Please ignore the above trolls, san_jose_gay and ime.
Marriage was really hard. She just did not want it to work. She was not going to allow it to work. She was completely unwilling to be any kind of a partner. Rather, once married everything was to be subordination to outside standards.
Never would she have engaged in sexual infidelity, as she wanted to be right.
Her infidelities were in her idolatrous relationship with money, and in the con artists she got involved with. Eventually I had the State of California act against some of them.
Even to this day the ex is very difficult to communicate with. When she does stuff, she does it in problematic ways, ways which cause problems for other people.
I have woken up in the mornings from nightmares of some how again being trapped in cohabitation with her. Then after some more minutes I remind myself that no such thing is true.
That vision of the woman in the kitchen, always cooking, but always not in anyway allowing partnership.
So as we know, 1+1 = 2. But in relationship situations another kind of math comes into play. Sometimes 1+1 = 3, or maybe 5.5, or maybe about 8.
But in our case 1+1 = 0.5, or maybe only 0.2.
It was just a big crippling, as she would not allow any kind of partnership or shared goals. She felt she had more power by always invoking outside norms, and backing these up via emotional terrorism.
Of course if I ever really acted on this, I'd be serving a life in prison term, if not dead now.
So I had to learn to control my temper, at all times, until I could never be provoked. What she was trying to do always was to provoke me.
The woman in the kitchen, I don't ever want to go through that again, as it means she is there, but she is not allowing the marriage to work. It is just one big nightmare,
I most definitely would never want to live with a woman again. Its like having no home.

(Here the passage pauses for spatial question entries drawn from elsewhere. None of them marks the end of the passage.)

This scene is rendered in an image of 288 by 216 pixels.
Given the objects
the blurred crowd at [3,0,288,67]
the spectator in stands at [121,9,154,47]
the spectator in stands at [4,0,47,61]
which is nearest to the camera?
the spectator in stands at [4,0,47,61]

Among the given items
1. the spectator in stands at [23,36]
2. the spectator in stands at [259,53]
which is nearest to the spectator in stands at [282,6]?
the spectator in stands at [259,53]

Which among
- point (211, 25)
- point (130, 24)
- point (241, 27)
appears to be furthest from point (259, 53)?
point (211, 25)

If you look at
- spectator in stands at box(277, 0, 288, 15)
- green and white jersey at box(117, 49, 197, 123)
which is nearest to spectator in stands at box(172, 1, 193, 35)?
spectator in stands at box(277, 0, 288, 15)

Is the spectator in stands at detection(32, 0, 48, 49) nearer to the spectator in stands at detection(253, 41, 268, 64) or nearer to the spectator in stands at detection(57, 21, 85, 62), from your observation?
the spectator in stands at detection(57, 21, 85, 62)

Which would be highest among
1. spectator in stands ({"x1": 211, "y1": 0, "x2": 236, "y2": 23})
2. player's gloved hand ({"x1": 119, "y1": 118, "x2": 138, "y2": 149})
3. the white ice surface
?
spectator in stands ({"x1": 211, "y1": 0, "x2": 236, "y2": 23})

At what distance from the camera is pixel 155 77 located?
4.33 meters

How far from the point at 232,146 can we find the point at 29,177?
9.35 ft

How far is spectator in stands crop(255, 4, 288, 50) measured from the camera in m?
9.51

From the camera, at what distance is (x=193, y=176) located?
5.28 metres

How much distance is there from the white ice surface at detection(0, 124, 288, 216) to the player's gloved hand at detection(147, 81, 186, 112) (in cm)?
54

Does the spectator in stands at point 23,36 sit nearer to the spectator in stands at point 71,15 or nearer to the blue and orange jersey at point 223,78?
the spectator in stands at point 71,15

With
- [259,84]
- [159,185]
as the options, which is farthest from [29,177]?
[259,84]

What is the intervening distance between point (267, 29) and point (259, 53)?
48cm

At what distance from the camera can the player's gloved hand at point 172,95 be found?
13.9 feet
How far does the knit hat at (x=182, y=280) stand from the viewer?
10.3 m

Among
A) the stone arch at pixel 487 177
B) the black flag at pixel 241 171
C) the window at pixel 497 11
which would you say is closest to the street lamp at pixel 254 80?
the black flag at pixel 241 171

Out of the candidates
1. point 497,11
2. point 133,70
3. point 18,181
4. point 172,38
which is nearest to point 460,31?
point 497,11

There could be some sort of a commune, where the men and women live separately and they control their area. That would be okay, as they would have to resolve all of their disputes themselves.
My ex had friends, and they were problematic. They compared married life. And this always meant trouble. Anything will mean trouble if there is no partnership.
Of her group of 7 high school friends, they all had had horrid marriages. So she followed them. And I saw one of her friends do the same thing myself.
I feel like I have survived something akin to a Death Camp. Death was to have been the only way out, and for so long I feared this.
Never again live with a woman, never again have a legal entanglement with a woman.